A study published Thursday in the journal Cell attempts to do just that. Researchers identified 760 genes that cancer cells need to survive and multiply, then translated that information into a map that tracks what cancer cells depend on to grow. Though the map isn’t complete yet, the study authors hope their results will help show others where to start.
“We have a lot of information from cancer genome sequencing, but this effort focuses on the function of genes,” says William Hahn, a researcher at the Broad Institute cancer program and lead author of the study. “It hasn’t been done before, because we have not had the technology to perform experiments at this scale.”
When cancer cells grow, they rely on a variety of methods to do so. When one falls through, the cell figures out a new way—often by restructuring how other genes work. In creating the map, researchers are attempting to better understand how cells develop this ability to adapt on command. By understanding it, they can find better ways to stop it. The map they’ve created is a consortium of these adaptations, or what researchers call “dependencies”: what cells depend on for growth and development.
In creating the map, which they’ve made publicly available here, Hahn and his team have identified a few novel characteristics about cancer as a whole. First, 10 percent of the gene pathways cancer cells rely on exist in multiple cancer types, meaning that a method to target those pathways could be used against many types of cancers. And about 90 percent of all cancers rely on at least one of 76 genes for growth. That means research into those genes could lead to novel drugs that target multiple cancers.
There are many different ways this new “Dependency Map” can be used to find new treatments, says Hahn. “One way is that we find a gene or target that is necessary for the survival of a specific type of tumor that was not revealed by genome sequencing.” Another, he says, is by finding routes to repurpose drugs for one type of cancer to treat another. And finally, he says, this will provide a roadmap for what drugs still need to be developed.
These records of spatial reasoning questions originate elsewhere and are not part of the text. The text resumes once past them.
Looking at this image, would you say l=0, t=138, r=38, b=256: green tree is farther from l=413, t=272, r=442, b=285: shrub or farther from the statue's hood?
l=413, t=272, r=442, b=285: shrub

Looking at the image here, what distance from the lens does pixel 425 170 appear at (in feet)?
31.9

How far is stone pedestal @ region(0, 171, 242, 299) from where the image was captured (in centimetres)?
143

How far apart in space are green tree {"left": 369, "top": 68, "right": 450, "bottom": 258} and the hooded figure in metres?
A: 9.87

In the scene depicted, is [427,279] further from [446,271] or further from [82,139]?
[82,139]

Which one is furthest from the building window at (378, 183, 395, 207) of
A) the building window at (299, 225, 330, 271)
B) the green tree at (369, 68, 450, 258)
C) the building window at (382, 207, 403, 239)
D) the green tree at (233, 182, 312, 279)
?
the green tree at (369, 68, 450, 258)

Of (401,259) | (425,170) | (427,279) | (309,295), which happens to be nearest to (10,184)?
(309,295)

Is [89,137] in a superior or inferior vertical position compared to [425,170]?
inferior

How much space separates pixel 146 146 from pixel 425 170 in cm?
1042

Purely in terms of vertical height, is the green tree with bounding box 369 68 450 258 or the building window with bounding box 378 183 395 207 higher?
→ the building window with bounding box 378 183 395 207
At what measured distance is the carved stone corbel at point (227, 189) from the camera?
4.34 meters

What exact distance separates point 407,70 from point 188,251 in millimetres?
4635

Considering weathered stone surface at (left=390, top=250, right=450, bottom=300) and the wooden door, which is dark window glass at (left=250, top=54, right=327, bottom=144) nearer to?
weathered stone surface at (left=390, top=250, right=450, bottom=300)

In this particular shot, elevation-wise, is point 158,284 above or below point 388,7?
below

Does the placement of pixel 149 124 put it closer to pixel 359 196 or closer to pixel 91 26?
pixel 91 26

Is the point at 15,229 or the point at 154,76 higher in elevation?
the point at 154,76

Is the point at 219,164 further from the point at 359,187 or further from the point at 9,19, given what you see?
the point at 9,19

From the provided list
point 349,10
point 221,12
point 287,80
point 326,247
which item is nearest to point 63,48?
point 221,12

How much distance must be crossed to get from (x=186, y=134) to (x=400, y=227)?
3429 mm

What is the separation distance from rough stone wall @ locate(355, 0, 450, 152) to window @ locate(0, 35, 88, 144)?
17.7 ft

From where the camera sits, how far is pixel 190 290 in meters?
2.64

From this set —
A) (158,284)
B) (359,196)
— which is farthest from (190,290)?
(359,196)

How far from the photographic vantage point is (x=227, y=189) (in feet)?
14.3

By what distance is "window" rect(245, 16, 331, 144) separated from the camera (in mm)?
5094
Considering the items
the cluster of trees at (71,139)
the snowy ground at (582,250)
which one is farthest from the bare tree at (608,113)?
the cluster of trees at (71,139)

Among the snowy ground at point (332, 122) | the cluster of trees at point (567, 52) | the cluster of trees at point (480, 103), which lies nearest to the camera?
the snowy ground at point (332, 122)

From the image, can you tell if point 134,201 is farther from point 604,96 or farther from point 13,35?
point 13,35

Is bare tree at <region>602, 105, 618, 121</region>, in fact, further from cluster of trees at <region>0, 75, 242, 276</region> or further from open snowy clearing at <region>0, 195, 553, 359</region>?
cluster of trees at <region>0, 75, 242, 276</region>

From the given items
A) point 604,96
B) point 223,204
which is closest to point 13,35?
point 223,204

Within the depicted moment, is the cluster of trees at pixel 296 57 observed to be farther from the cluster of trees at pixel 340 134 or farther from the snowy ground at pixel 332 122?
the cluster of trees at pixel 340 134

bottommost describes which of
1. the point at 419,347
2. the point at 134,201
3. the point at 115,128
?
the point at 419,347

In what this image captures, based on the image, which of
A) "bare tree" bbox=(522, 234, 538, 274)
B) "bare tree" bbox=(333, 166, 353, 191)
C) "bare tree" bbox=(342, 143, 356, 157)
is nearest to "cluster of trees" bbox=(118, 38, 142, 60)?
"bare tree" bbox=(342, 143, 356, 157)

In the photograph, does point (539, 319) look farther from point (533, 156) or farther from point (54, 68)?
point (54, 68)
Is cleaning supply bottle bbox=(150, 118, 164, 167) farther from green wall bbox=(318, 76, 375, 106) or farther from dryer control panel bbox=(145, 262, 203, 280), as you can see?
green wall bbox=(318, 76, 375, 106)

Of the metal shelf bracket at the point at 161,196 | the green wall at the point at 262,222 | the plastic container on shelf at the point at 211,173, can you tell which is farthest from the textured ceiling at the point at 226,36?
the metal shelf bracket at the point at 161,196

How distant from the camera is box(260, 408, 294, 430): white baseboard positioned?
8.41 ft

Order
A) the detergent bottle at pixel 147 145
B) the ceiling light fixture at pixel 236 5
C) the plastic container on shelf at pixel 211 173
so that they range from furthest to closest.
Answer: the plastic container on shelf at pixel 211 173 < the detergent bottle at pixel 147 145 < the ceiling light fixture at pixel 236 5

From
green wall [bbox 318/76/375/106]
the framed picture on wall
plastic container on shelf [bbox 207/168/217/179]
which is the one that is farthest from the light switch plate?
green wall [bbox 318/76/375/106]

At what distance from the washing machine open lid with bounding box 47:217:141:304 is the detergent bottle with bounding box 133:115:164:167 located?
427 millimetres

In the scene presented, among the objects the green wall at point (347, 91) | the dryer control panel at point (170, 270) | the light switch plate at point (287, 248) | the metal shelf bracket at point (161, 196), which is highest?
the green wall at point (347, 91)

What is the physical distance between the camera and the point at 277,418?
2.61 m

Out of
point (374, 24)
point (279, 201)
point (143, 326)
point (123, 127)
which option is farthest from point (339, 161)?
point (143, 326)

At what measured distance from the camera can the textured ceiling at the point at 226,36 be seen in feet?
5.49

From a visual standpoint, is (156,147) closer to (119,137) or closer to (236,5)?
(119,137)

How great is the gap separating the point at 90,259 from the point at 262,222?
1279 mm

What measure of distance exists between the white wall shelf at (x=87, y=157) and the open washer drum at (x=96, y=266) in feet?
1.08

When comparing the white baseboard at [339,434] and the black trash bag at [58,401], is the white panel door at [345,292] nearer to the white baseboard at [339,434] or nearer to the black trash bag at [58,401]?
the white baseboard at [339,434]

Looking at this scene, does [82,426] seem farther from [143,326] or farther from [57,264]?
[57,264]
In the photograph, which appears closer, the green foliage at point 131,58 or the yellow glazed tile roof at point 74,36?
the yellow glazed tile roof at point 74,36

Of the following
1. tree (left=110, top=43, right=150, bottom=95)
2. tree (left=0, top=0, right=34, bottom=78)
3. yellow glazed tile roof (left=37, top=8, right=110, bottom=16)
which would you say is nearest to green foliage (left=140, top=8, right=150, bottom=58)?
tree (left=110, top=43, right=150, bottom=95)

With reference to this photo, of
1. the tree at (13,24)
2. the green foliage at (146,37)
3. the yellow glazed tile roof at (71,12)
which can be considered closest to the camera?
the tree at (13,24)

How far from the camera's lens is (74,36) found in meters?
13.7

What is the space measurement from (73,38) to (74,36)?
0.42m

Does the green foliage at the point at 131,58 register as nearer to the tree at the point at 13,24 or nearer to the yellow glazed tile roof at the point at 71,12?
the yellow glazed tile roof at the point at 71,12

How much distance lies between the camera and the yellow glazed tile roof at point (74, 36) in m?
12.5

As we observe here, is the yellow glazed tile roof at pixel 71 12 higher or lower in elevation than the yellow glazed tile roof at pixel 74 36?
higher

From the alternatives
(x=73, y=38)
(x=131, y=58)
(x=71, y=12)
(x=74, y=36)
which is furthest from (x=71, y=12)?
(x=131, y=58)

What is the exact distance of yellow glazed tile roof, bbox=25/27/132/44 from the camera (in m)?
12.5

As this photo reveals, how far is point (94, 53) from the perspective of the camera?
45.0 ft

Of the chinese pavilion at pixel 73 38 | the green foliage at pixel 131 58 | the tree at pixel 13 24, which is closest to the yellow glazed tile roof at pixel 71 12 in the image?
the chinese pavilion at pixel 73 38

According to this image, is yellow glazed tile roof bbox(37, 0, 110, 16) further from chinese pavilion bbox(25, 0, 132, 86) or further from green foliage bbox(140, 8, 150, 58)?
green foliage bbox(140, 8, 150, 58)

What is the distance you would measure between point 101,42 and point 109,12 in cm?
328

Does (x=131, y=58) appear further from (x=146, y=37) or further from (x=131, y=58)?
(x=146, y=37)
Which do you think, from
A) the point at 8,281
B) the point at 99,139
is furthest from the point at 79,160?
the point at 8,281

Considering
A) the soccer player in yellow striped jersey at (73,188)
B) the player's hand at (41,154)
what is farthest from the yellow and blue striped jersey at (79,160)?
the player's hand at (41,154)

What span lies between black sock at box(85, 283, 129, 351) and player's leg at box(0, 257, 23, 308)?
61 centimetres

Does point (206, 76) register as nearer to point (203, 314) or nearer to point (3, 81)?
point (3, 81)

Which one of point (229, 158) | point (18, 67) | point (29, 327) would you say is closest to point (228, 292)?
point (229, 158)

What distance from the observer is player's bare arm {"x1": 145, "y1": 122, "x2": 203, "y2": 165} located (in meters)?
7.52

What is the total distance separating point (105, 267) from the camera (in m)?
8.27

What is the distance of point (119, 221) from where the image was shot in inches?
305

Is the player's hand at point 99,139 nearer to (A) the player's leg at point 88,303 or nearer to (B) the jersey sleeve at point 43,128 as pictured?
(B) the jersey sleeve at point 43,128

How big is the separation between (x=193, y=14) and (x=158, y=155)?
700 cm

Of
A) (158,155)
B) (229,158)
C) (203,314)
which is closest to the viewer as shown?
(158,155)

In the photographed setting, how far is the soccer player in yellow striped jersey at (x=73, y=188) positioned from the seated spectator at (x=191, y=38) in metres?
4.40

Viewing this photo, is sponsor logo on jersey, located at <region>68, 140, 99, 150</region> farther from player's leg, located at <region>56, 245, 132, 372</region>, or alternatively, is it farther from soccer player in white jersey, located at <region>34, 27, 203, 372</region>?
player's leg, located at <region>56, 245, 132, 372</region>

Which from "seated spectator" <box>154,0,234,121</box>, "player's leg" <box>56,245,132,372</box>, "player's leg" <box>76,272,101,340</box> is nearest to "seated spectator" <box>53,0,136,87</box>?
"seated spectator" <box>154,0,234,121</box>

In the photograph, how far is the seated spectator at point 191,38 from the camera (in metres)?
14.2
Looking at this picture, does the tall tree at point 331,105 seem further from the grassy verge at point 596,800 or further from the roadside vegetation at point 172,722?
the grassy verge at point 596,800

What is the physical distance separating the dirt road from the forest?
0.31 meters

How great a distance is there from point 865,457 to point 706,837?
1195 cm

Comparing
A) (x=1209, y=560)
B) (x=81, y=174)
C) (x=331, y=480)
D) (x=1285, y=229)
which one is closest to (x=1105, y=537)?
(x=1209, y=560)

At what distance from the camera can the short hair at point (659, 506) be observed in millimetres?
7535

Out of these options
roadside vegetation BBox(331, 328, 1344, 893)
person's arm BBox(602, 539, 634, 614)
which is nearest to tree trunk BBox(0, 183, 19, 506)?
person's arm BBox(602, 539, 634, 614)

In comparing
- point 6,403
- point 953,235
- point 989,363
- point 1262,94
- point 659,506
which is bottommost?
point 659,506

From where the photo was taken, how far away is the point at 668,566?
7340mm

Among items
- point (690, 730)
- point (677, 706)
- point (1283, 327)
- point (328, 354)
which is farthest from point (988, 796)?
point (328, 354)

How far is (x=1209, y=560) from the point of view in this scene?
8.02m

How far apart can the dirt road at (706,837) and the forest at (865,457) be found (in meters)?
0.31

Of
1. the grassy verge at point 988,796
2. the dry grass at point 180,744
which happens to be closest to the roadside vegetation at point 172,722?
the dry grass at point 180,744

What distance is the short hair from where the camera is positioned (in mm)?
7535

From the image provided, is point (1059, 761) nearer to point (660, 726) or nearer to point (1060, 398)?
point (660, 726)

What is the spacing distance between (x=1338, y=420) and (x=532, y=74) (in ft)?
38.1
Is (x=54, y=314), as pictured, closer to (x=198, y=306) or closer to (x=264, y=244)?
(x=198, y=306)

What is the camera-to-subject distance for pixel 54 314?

The effort is just one example of cancer treatment’s 21st century shift: Instead of targeting the cancer cells themselves (as is the case with chemotherapy), new methods are working to disrupt the conditions that cause cancer to develop, and stop the growth before it takes over.
Hahn says there’s still a bit of a road ahead. “These estimates are hard to make, but we are probably 15 to 20 percent away from being complete.” But they hope this map to be a starting point for researchers around the world to build on.